The All Tatar Press page texts represent the following fields or topics: accidents, advice, cars, countryside, crime, culture, ecology, economy, education, fate, festivities, food, humour, internet, letters, medicine, miracles, nation, politics, press, relationships, religion, show business, society, and sport. The number of texts in each field or topic varies from 5 (ecology) to 24 (culture).

Details about the resource

Content
  • Language: Tatar
  • Form: written language
  • Genre: fiction, journalistic texts, poetry
  • Dataset size: 713 texts, 1,700,000 word tokens
Authors
Jorma Luutonencoordinator
Availability

Contact person

Jussi Ylikoskivolgaserver *at* utu.fi
Referring

Reference instructions

A reference to the corpus should contain the following parts: 1) name of the corpus; 2) (abbreviated) name of the text; and 3) line number in the text.

The name of the corpus is Turku Tatar Corpus, abbreviated TuTatC.

No fixed abbreviations for the corpus text names are available. You can form your own abbreviations on the basis of the "nice name" of the text, see below.

If you have access to the corpus through the Finno-Ugric Corpora portal, you can find information about a specific text in the following way. When you have made a query, click the text identification code (for example, A6) on the left, in the column "Text". The "nice name" of the text, containing the name of the text/publication and, for some texts, additional information, is shown.
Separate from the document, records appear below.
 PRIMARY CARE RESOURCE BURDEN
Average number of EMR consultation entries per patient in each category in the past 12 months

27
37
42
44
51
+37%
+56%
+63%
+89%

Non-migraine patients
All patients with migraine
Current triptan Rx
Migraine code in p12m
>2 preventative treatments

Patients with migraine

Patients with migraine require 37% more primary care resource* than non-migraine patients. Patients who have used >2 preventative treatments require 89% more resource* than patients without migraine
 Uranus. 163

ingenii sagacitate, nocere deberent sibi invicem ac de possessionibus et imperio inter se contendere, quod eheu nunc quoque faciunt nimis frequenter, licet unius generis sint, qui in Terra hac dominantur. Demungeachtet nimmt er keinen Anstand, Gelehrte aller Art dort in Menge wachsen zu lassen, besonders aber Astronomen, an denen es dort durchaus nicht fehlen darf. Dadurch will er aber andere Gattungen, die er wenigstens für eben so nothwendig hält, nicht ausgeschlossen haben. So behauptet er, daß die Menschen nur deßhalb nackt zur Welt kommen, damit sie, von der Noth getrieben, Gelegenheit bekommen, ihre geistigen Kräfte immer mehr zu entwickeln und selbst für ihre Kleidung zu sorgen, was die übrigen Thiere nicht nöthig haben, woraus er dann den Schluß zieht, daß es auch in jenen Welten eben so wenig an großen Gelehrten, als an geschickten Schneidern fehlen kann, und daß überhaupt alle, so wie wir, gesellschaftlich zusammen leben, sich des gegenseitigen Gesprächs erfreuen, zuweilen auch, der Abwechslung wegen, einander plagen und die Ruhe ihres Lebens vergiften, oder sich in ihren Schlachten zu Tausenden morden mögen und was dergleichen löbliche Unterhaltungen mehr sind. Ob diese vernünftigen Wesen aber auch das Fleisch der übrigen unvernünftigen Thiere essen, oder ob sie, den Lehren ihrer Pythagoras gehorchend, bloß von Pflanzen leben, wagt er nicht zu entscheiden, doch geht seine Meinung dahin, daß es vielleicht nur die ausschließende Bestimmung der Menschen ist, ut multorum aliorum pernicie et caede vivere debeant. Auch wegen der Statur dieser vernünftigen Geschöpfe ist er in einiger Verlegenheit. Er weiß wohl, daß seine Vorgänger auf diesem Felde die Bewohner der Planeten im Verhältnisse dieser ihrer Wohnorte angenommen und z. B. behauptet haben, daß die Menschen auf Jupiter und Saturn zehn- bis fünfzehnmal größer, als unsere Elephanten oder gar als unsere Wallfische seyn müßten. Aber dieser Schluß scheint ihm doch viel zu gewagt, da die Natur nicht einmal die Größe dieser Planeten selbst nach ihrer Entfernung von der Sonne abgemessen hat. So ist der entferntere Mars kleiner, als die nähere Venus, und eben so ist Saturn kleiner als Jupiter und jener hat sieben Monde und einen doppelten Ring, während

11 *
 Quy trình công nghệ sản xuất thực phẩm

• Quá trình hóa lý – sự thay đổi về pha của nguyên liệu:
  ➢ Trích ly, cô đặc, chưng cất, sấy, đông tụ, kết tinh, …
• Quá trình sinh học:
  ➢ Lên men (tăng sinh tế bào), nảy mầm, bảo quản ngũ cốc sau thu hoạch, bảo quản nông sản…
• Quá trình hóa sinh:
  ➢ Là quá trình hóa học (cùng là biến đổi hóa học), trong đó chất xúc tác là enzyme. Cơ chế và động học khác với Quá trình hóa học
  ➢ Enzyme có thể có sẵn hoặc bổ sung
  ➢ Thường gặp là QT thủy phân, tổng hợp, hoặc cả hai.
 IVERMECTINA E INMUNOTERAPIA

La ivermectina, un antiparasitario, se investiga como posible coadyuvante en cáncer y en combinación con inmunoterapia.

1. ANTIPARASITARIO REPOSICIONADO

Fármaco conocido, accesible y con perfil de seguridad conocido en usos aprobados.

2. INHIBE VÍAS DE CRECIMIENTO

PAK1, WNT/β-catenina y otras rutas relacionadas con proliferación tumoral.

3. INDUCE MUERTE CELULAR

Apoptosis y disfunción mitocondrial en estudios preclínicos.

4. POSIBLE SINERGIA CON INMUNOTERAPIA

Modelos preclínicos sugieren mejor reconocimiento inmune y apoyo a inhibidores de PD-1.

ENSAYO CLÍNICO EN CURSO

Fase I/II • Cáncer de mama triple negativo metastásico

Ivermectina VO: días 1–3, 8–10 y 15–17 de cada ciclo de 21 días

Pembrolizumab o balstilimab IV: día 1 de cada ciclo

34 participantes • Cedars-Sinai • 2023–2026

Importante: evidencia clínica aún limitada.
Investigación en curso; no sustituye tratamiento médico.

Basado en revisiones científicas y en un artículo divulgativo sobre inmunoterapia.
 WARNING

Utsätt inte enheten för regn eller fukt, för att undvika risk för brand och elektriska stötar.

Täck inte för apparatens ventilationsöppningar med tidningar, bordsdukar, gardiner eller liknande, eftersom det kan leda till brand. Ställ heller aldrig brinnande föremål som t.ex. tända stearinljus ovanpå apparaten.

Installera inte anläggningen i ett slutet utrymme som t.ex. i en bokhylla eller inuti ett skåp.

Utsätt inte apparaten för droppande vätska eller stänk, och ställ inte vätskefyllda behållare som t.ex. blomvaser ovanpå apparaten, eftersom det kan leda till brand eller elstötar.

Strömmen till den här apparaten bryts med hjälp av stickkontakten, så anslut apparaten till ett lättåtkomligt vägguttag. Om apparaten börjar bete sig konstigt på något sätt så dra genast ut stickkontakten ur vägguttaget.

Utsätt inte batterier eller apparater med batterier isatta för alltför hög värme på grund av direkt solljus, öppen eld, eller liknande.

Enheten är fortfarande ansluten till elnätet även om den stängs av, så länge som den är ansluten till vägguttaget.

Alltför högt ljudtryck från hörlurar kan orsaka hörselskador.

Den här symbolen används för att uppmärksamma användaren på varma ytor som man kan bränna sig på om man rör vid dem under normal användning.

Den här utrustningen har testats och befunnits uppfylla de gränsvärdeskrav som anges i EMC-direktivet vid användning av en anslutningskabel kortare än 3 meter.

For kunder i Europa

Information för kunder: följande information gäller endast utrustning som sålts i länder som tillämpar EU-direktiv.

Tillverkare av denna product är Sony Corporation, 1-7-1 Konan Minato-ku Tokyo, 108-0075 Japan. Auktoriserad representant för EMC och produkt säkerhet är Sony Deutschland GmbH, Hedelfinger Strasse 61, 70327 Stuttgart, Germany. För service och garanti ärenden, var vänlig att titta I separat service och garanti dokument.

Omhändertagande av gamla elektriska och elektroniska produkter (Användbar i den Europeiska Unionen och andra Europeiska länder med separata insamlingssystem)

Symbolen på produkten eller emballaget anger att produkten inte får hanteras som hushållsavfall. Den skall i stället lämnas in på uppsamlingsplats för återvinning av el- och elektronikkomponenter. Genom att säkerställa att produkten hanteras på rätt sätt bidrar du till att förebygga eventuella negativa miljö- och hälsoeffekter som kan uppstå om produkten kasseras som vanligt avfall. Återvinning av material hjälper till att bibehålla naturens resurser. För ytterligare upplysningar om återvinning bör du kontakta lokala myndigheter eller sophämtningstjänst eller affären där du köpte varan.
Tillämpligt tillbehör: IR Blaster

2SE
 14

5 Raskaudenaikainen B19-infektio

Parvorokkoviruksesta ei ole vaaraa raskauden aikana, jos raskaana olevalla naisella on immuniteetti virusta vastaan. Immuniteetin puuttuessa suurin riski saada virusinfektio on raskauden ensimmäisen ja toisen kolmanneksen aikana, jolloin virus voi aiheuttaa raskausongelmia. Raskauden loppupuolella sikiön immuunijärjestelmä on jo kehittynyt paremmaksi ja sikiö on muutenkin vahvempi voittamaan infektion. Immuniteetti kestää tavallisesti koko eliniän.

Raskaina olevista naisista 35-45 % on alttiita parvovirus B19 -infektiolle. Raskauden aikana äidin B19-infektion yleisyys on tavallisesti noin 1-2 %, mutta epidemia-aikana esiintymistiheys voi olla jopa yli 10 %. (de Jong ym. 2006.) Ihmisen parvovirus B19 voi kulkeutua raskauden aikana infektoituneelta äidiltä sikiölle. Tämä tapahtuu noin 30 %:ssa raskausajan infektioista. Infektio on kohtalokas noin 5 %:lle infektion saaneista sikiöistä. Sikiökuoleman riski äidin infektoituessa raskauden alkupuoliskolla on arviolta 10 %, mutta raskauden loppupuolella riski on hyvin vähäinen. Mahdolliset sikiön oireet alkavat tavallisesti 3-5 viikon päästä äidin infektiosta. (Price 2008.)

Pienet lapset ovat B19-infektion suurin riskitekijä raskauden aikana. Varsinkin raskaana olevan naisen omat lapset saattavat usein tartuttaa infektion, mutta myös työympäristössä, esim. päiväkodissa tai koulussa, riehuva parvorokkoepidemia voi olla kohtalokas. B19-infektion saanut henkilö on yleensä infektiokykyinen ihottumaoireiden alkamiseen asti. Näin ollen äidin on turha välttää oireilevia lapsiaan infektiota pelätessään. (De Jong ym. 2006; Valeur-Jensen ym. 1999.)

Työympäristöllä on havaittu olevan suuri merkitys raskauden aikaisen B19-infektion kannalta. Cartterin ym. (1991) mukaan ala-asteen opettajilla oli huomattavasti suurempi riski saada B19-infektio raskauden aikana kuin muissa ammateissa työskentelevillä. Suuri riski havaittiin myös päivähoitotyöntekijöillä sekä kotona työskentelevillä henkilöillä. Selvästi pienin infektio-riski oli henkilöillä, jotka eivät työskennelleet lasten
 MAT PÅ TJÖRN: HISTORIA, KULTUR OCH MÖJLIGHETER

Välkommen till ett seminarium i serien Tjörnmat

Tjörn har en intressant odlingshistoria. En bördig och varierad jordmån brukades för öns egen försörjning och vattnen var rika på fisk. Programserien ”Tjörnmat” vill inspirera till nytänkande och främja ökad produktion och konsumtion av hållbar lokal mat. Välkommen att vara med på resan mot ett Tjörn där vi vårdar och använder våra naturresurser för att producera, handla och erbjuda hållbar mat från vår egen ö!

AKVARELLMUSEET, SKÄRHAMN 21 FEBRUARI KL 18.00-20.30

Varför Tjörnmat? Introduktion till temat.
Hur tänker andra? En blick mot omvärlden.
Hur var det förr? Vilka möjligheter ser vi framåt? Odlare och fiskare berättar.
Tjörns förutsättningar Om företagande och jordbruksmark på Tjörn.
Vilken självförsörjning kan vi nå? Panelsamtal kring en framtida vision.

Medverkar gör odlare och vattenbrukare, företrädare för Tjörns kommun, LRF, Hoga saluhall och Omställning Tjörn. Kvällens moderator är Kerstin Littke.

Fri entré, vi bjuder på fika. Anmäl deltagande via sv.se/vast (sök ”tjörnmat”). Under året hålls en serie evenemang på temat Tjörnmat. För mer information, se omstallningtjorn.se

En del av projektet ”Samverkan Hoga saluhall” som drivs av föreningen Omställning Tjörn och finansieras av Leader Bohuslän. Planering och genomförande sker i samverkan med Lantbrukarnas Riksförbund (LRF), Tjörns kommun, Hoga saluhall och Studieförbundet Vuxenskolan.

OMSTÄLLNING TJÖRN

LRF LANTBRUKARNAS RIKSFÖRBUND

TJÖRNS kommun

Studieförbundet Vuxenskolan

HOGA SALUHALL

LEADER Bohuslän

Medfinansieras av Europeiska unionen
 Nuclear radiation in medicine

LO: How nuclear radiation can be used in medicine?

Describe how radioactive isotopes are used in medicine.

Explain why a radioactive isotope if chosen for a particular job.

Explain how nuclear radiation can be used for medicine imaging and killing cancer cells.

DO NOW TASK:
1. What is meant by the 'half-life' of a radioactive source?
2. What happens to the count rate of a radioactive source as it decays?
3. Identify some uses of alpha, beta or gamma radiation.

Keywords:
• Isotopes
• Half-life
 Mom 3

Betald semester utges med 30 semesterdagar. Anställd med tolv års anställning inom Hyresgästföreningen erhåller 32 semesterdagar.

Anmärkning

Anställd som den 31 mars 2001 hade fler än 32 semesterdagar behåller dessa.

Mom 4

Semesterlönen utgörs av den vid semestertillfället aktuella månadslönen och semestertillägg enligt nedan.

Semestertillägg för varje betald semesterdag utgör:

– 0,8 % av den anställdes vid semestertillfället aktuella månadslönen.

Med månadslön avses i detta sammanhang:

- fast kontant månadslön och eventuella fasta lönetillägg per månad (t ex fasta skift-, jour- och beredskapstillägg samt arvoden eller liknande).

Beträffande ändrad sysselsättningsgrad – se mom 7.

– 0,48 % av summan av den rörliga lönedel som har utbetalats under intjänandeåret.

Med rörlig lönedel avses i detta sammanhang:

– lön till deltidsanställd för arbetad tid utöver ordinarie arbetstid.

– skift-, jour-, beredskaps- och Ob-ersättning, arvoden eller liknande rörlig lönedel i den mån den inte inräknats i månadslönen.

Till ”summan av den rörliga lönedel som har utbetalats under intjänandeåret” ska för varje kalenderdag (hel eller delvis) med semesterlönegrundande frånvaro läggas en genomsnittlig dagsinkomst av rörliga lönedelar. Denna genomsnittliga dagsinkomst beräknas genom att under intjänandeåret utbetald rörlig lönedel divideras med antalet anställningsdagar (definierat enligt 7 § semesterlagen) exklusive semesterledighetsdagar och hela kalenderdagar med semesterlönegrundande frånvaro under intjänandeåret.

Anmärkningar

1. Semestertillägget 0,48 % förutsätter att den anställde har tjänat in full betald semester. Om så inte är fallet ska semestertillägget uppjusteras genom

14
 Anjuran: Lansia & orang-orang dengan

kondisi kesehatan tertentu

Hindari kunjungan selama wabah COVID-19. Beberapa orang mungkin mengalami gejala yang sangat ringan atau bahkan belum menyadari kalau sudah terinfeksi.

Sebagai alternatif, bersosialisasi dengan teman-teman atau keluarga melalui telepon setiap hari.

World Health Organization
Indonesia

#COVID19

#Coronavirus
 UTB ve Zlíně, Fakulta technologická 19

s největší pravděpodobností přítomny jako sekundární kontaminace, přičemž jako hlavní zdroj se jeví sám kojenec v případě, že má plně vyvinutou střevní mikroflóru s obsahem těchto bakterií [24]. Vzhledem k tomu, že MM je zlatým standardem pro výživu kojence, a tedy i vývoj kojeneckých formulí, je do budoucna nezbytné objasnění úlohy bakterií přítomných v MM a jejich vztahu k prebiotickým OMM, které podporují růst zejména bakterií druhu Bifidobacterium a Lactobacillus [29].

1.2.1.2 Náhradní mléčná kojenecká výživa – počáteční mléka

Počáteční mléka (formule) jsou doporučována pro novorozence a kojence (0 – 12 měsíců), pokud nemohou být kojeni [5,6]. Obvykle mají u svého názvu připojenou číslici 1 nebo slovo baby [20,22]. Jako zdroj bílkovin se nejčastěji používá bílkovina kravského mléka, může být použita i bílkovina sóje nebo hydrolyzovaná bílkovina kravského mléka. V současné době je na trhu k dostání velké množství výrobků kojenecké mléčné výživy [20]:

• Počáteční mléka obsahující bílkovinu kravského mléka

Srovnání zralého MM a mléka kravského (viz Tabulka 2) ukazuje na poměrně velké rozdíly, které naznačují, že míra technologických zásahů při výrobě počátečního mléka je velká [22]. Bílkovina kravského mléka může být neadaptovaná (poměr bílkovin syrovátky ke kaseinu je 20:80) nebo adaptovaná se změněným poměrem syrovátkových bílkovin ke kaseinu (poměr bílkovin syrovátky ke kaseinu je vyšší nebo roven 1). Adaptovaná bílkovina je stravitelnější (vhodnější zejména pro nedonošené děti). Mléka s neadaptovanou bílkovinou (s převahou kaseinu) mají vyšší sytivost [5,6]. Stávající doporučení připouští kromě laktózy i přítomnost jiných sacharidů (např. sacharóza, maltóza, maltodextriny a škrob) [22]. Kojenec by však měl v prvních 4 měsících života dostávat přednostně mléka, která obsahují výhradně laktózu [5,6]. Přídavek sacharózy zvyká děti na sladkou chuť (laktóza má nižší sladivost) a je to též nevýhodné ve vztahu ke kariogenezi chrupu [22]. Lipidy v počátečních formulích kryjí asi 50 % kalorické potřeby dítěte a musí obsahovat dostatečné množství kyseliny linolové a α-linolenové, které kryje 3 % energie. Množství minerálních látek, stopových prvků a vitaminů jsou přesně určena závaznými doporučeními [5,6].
The "nice name" of the All Tatar Page texts usually also names the original publishing media. The Tatar Electronic Library texts do not usually contain any information about the original publication or the publishing date.

The original fixed line numbers of the corpus files can be seen inside the query result lines in the form "8:", "9:", etc.. They can be used to specify location in a certain text.